Records contained in a dataset:
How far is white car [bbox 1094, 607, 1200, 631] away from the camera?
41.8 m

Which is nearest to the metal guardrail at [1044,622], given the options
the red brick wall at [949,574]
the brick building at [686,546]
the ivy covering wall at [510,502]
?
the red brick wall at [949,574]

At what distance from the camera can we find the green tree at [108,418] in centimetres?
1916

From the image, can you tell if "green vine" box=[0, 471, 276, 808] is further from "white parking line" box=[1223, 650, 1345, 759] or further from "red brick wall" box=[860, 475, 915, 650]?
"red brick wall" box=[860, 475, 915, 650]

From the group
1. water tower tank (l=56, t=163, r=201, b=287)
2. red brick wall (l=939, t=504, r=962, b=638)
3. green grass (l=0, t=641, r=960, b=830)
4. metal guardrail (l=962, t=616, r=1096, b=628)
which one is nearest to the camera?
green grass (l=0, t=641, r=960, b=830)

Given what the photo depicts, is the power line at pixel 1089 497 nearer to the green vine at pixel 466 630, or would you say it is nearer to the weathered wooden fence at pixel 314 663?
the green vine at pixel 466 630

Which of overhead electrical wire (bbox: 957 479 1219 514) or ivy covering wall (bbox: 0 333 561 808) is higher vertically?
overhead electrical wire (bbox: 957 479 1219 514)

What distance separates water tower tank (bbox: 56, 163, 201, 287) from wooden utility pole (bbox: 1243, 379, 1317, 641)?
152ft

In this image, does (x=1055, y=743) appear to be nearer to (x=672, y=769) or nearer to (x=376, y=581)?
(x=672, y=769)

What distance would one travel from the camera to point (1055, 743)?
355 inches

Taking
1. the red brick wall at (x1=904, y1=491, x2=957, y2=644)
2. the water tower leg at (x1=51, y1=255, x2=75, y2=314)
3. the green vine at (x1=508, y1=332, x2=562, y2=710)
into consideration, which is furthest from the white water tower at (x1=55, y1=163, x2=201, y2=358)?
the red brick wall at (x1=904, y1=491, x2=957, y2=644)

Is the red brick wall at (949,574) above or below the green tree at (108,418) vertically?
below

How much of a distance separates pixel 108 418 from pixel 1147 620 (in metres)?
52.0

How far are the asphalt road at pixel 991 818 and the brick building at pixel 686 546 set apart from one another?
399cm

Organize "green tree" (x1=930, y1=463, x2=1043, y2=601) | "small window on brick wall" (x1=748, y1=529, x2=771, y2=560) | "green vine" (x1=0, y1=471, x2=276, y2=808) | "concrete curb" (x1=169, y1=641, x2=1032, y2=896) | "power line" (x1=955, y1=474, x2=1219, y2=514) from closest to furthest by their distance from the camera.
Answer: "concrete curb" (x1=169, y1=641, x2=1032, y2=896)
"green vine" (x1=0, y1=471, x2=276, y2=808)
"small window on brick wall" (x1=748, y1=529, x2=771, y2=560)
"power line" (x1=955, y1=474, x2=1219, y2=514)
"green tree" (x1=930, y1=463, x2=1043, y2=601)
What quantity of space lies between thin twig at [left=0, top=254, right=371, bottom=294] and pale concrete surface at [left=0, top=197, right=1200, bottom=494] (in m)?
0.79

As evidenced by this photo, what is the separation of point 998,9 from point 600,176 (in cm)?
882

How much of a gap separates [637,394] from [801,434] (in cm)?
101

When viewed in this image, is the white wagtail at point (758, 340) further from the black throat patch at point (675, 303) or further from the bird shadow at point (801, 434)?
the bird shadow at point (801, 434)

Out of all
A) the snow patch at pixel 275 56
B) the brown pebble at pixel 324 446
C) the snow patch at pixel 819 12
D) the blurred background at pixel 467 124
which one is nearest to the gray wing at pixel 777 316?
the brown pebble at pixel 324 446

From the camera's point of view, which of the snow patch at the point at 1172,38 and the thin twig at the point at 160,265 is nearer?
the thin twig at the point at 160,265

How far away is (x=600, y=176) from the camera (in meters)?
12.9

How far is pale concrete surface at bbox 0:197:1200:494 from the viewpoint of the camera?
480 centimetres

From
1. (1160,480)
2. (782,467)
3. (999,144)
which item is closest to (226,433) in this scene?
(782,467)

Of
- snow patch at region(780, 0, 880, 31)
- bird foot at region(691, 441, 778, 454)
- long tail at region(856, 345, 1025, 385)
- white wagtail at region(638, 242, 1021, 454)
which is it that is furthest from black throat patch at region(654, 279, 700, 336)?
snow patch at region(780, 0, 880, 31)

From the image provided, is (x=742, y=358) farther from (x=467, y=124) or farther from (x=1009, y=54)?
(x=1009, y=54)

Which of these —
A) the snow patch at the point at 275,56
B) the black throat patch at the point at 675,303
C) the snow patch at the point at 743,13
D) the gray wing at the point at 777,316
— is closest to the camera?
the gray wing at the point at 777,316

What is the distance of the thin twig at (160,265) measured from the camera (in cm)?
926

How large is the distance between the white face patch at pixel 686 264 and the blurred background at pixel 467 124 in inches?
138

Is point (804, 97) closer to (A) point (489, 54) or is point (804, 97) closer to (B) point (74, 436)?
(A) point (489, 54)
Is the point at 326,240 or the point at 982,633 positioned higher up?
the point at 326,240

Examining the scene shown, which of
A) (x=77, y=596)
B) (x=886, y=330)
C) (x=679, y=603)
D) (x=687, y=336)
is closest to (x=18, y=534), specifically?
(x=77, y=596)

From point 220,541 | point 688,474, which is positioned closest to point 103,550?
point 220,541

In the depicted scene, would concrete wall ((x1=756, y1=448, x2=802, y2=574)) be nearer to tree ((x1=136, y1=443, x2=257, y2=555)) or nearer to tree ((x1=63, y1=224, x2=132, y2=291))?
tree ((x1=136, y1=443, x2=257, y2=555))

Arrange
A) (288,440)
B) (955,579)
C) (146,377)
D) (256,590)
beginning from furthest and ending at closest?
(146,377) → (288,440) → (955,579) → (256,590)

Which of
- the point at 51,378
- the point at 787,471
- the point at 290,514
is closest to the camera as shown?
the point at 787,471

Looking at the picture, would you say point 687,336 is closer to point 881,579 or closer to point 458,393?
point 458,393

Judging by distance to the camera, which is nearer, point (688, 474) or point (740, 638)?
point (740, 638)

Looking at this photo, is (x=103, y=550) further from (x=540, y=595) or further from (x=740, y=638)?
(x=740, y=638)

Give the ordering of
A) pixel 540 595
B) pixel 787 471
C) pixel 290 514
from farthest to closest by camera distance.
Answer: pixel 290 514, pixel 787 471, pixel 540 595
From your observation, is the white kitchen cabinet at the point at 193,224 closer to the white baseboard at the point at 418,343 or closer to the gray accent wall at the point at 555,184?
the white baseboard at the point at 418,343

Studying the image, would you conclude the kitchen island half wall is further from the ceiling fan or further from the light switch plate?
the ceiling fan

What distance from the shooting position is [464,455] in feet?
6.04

** STATED GOAL **
Print the material above once more, exactly.

** TASK OUTPUT **
How far is white car [bbox 1094, 607, 1200, 631] away from the camera?
41.8 m

Which is nearest to the metal guardrail at [1044,622], given the options
the red brick wall at [949,574]
the brick building at [686,546]
the ivy covering wall at [510,502]
?
the red brick wall at [949,574]

At what distance from the camera can we find the green tree at [108,418] in centimetres?
1916

From the image, can you tell if "green vine" box=[0, 471, 276, 808] is further from "white parking line" box=[1223, 650, 1345, 759] or further from "red brick wall" box=[860, 475, 915, 650]?
"red brick wall" box=[860, 475, 915, 650]

From the group
1. water tower tank (l=56, t=163, r=201, b=287)
2. red brick wall (l=939, t=504, r=962, b=638)
3. green grass (l=0, t=641, r=960, b=830)
4. metal guardrail (l=962, t=616, r=1096, b=628)
which one is nearest to the camera?
green grass (l=0, t=641, r=960, b=830)

Given what the photo depicts, is the power line at pixel 1089 497 nearer to the green vine at pixel 466 630, or would you say it is nearer to the weathered wooden fence at pixel 314 663?
the green vine at pixel 466 630

Which of overhead electrical wire (bbox: 957 479 1219 514) or ivy covering wall (bbox: 0 333 561 808) is higher vertically?
overhead electrical wire (bbox: 957 479 1219 514)

What distance separates water tower tank (bbox: 56, 163, 201, 287) from wooden utility pole (bbox: 1243, 379, 1317, 641)?
152ft

In this image, does (x=1055, y=743) appear to be nearer to (x=672, y=769) or nearer to (x=376, y=581)?
(x=672, y=769)

What distance would one travel from the camera to point (1055, 743)?
355 inches

Taking
1. the red brick wall at (x1=904, y1=491, x2=957, y2=644)
2. the water tower leg at (x1=51, y1=255, x2=75, y2=314)
3. the green vine at (x1=508, y1=332, x2=562, y2=710)
into consideration, which is furthest from the white water tower at (x1=55, y1=163, x2=201, y2=358)?
the red brick wall at (x1=904, y1=491, x2=957, y2=644)

Is the red brick wall at (949,574) above or below the green tree at (108,418) vertically?
below

How much of a distance separates pixel 108 418 from pixel 1147 620 (in metres)?
52.0

How far are the asphalt road at pixel 991 818 and the brick building at pixel 686 546 set apart from one another?
399cm

Organize "green tree" (x1=930, y1=463, x2=1043, y2=601) | "small window on brick wall" (x1=748, y1=529, x2=771, y2=560) | "green vine" (x1=0, y1=471, x2=276, y2=808) | "concrete curb" (x1=169, y1=641, x2=1032, y2=896) | "power line" (x1=955, y1=474, x2=1219, y2=514) from closest to furthest by their distance from the camera.
Answer: "concrete curb" (x1=169, y1=641, x2=1032, y2=896)
"green vine" (x1=0, y1=471, x2=276, y2=808)
"small window on brick wall" (x1=748, y1=529, x2=771, y2=560)
"power line" (x1=955, y1=474, x2=1219, y2=514)
"green tree" (x1=930, y1=463, x2=1043, y2=601)
What quantity of space lies between thin twig at [left=0, top=254, right=371, bottom=294] and pale concrete surface at [left=0, top=197, right=1200, bottom=494] (in m)?
0.79

As evidenced by this photo, what is the separation of point 998,9 from point 600,176 (in cm)?
882

How much of a gap separates [637,394] from [801,434] (in cm)?
101

When viewed in this image, is the white wagtail at point (758, 340) further from the black throat patch at point (675, 303) or further from the bird shadow at point (801, 434)?
the bird shadow at point (801, 434)

Out of all
A) the snow patch at pixel 275 56
B) the brown pebble at pixel 324 446
C) the snow patch at pixel 819 12
D) the blurred background at pixel 467 124
which one is nearest to the gray wing at pixel 777 316?
the brown pebble at pixel 324 446

From the camera's point of view, which of the snow patch at the point at 1172,38 and the thin twig at the point at 160,265 is nearer?
the thin twig at the point at 160,265

How far away is (x=600, y=176) from the camera (in meters)?
12.9

How far is pale concrete surface at bbox 0:197:1200:494 from the viewpoint of the camera?
480 centimetres

From
1. (1160,480)
2. (782,467)
3. (999,144)
which item is closest to (226,433) in this scene?
(782,467)

Of
- snow patch at region(780, 0, 880, 31)
- bird foot at region(691, 441, 778, 454)
- long tail at region(856, 345, 1025, 385)
- white wagtail at region(638, 242, 1021, 454)
which is it that is furthest from black throat patch at region(654, 279, 700, 336)?
snow patch at region(780, 0, 880, 31)

From the image provided, is (x=742, y=358) farther from (x=467, y=124) or farther from (x=1009, y=54)?
(x=1009, y=54)

Which of these —
A) the snow patch at the point at 275,56
B) the black throat patch at the point at 675,303
C) the snow patch at the point at 743,13
D) the gray wing at the point at 777,316
— is closest to the camera?
the gray wing at the point at 777,316

What is the distance of the thin twig at (160,265) measured from the camera (in cm)?
926

How large is the distance between the white face patch at pixel 686 264 and the blurred background at pixel 467 124 in inches?
138

Is point (804, 97) closer to (A) point (489, 54) or is point (804, 97) closer to (B) point (74, 436)?
(A) point (489, 54)
Is the point at 326,240 or the point at 982,633 positioned higher up?
the point at 326,240

Examining the scene shown, which of
A) (x=77, y=596)
B) (x=886, y=330)
C) (x=679, y=603)
D) (x=687, y=336)
is closest to (x=18, y=534), specifically?
(x=77, y=596)

From point 220,541 | point 688,474, which is positioned closest to point 103,550?
point 220,541

In the depicted scene, would concrete wall ((x1=756, y1=448, x2=802, y2=574)) be nearer to tree ((x1=136, y1=443, x2=257, y2=555)) or nearer to tree ((x1=63, y1=224, x2=132, y2=291))?
tree ((x1=136, y1=443, x2=257, y2=555))

Arrange
A) (288,440)
B) (955,579)
C) (146,377)
D) (256,590)
beginning from furthest and ending at closest?
(146,377) → (288,440) → (955,579) → (256,590)

Which of
- the point at 51,378
- the point at 787,471
- the point at 290,514
is closest to the camera as shown?
the point at 787,471

Looking at the picture, would you say point 687,336 is closer to point 881,579 or closer to point 458,393?
point 458,393

Judging by distance to the camera, which is nearer, point (688, 474) or point (740, 638)?
point (740, 638)

Looking at this photo, is (x=103, y=550) further from (x=540, y=595) or further from (x=740, y=638)?
(x=740, y=638)

Give the ordering of
A) pixel 540 595
B) pixel 787 471
C) pixel 290 514
from farthest to closest by camera distance.
Answer: pixel 290 514, pixel 787 471, pixel 540 595
From your observation, is the white kitchen cabinet at the point at 193,224 closer to the white baseboard at the point at 418,343 or closer to the gray accent wall at the point at 555,184?
the white baseboard at the point at 418,343

Studying the image, would you conclude the kitchen island half wall is further from the ceiling fan or further from the light switch plate?
the ceiling fan

What distance from the shooting position is [464,455] in feet?
6.04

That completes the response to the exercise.